This year's Ars Electronica Festival in Linz, Austria was really fun, but in particular, I enjoyed meeting the great speakers on my panel. One of the speakers whose talk I missed because of a media interview was Ginger Krieg Dosier. She is an assistant architecture professor at the American University of Sharjah in the UAE, just a few minutes from my home in Dubai so we exchanged business cards in Linz and promised to connect back home.
Last week, I met Ginger at the appropriately ecologically and biologically cool MORE Café where she explained what she was doing to me.
Ginger has developed a way to use a combination of bacteria, sand, calcium chloride (in sea water) and urea (the stuff in your pee) to make bricks. The bacteria are pretty common and safe. The process involves soaking the sand in the bacteria solution, feeding the bacteria a urea solution and drying. In one pass, you'll end up with something like sandstone, and with more work, you can get the brick to be as hard as marble.
What happens is that the bacteria create an amazingly strong crystallized bonding material that holds everything together and is functionally very similar to cement.
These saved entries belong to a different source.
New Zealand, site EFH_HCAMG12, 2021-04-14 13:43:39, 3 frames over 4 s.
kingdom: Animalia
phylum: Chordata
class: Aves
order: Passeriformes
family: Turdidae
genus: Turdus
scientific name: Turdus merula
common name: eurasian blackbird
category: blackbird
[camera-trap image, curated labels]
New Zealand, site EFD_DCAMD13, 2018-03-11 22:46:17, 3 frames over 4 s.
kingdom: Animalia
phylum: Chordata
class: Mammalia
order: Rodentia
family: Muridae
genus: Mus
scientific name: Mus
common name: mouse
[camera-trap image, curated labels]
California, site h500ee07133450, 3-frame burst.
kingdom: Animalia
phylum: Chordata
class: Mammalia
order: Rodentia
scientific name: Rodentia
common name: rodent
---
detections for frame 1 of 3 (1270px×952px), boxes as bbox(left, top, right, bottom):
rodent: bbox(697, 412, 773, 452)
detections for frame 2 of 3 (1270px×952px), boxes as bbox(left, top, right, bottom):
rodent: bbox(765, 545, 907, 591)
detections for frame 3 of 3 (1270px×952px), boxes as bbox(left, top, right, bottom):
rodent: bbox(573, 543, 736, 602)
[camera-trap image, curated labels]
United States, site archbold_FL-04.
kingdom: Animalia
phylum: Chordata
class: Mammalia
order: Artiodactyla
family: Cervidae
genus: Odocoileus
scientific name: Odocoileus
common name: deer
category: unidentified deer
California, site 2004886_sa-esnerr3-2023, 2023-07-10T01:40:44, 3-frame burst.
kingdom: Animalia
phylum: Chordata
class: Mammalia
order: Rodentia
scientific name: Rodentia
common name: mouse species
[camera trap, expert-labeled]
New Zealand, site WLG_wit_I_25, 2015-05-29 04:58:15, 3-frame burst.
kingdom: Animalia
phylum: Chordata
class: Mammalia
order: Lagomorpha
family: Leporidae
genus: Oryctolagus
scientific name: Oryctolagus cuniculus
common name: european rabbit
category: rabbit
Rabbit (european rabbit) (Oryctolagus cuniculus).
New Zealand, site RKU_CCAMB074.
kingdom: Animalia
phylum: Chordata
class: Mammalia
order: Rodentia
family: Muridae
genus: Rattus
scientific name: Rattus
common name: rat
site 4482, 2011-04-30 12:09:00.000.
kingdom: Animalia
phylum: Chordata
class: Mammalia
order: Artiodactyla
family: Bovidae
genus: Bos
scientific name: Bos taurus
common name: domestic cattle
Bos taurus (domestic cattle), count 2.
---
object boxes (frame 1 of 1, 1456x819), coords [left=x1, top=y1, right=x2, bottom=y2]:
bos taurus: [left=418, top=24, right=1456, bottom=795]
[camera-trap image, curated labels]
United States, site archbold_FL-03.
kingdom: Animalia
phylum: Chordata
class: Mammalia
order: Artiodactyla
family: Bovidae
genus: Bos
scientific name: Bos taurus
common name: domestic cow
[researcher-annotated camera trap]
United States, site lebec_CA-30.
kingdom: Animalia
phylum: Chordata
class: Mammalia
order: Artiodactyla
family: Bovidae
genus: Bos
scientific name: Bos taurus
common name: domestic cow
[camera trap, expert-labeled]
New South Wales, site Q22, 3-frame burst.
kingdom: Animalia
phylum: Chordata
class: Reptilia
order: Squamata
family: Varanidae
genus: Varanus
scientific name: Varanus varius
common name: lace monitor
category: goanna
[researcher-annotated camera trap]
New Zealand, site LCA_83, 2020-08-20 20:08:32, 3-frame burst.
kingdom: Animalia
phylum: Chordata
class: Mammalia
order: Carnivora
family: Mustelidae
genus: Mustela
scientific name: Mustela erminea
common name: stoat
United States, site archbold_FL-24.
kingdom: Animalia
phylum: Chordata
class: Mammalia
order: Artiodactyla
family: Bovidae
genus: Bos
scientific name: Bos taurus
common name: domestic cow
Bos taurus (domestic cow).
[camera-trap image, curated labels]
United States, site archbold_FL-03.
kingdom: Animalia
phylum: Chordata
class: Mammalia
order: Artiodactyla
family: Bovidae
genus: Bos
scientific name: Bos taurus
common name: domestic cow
Making a clay brick in a coal-powered kiln emits about 1.3 pounds of carbon dioxide and according to Metropolis magazine, there are 1.23 trillion bricks manufactured each year.
The UAE seems like a perfect place where there is easy access to sand, urine and seawater. I can imagine some places in Africa also having an abundance of these elements. Another thing that Ginger noted was that most bricks are made by women. I can imagine that this might lower the cost of brick-making as well.
I think the key will be to figure out a way for Ginger to get this "to market" and figure out a way to provide very cheaply or free for developing countries where it might have the most impact. On the other hand, I can imagine substantial commercial value for countries like the UAE as well.